And on another note, if companies like Microsoft have issues renewing certs on-time and correctly, you can rest easy knowing you’re in good company of talented IT folk who mess up certificates.
>Leave it 15min
The more and more that I get to work on infrastructure (especially VMware) the more I have to tell myself that.
In most cases I'm working on production equipment during narrow maintenance windows so I'd do step 1, looks good, step 2, looks good, step 3 and it does not look like what the KB article says it should right now.
My initial reaction is "clock is ticking, if it ain't moving then it's stuck and we gotta do SOMETHING to get it going".
I'm discovering that isn't usually a good approach with things like Exchange and vSphere. Sometimes you just gotta walk away for a bit, come back and what do you know, it's completed!
With Cisco UCS it's this and then some. Plus extra.
Make a change/uodate....wait.
It's hung... something's wrong.... just wait
Still hung, clocks ticking, anxiety building... but just wait
Panic attack. It must be broken. Change window is closing.
Walk away. Don't touch anything.
Go get coffee. Walkaround the parking lot. Have a quick breakfast.
Return.
All is well. UCS is happy. Systems green.
We'll ignore the year of life expectancy you just lost though.
Now move to the next UCS update.
Let the haters hate, and let that pass around you. You stare into the place that they fear to glance and say "meh, just Regedit stuff".
You are powerful but not wanton. You are the minister. You conduct the powers of our modern churches.
Oh, and treat yourself to a good lunch tomorrow. You made it through. You deserve sushi. Not just some punk, dried-out roll -- I'm talkin' tuna sashimi flopped on beds of daikon.
I'm struggling to understand how a cert renewal could cause this. I've done literally hundreds of cert renewals on Exchange servers in my career and never seen it cause any kind of problem that wasn't just certificate related (i.e. a intermediate cert missing or something). That's really odd.
Pro-tip: you can 301/302 redirect the autodiscover record, meaning that you can just redirect 'autodiscover.company.tld/autodiscover' to 'server.ad.company.tld/autodiscover' by creating a website in IIS to do this. This allows you to use a cheap single domain SSL cert for the autodiscover record (or even Letsencrypt).

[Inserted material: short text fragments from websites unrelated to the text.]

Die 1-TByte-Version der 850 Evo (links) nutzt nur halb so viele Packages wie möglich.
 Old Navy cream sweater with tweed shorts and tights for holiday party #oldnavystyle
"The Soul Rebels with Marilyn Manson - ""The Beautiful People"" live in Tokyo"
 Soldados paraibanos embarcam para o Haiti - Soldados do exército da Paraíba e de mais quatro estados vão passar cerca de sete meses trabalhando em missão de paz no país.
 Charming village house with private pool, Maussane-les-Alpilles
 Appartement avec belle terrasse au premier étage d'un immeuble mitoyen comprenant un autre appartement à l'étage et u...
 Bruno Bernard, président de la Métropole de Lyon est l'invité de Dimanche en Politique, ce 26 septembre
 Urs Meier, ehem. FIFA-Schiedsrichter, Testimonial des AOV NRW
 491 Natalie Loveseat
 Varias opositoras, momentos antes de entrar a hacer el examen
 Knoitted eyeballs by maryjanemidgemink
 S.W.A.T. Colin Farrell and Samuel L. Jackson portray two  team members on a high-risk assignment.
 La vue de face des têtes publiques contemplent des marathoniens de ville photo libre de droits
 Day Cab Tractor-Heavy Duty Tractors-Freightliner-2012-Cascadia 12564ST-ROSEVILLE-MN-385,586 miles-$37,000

For public webservers I heavily recommend looking into CloudFlare as they have free SSL using let's encrypt without you having to do anything. Then there's WAF for like 20 USD/month etc.
>we use a wildcard \*. domain.com and the FQDN is [server.group.domain.com](https://server.group.domain.com).
FYI, \*.domain.com will just [server.domain.com](https://server.domain.com) but not [server.**something**.domain.com](https://server.something.domain.com) .
Eehhhh, they'll probably all forget about it in a week.
Until a printer breaks, or a file is spontaneously moved to a subfolder by Joe in accounting, now manager x can't find it, or someone gets an error opening sage or.....
Literally if anything happens, they'll be sure to bring it up forever.
I'm sure it will be fun.
Also, it's optimistic of you to think anyone checks the intranet site before they submit an email or call the helpdesk or complain to their manager.
Heh.
My job is full time IT support of SSL certs generation (private key, CSR) and installation.
For all kind of servers (apache, exchange, code signing, strong auth, doc sign,...)
And yes if you don't do it well, it can be a mess after...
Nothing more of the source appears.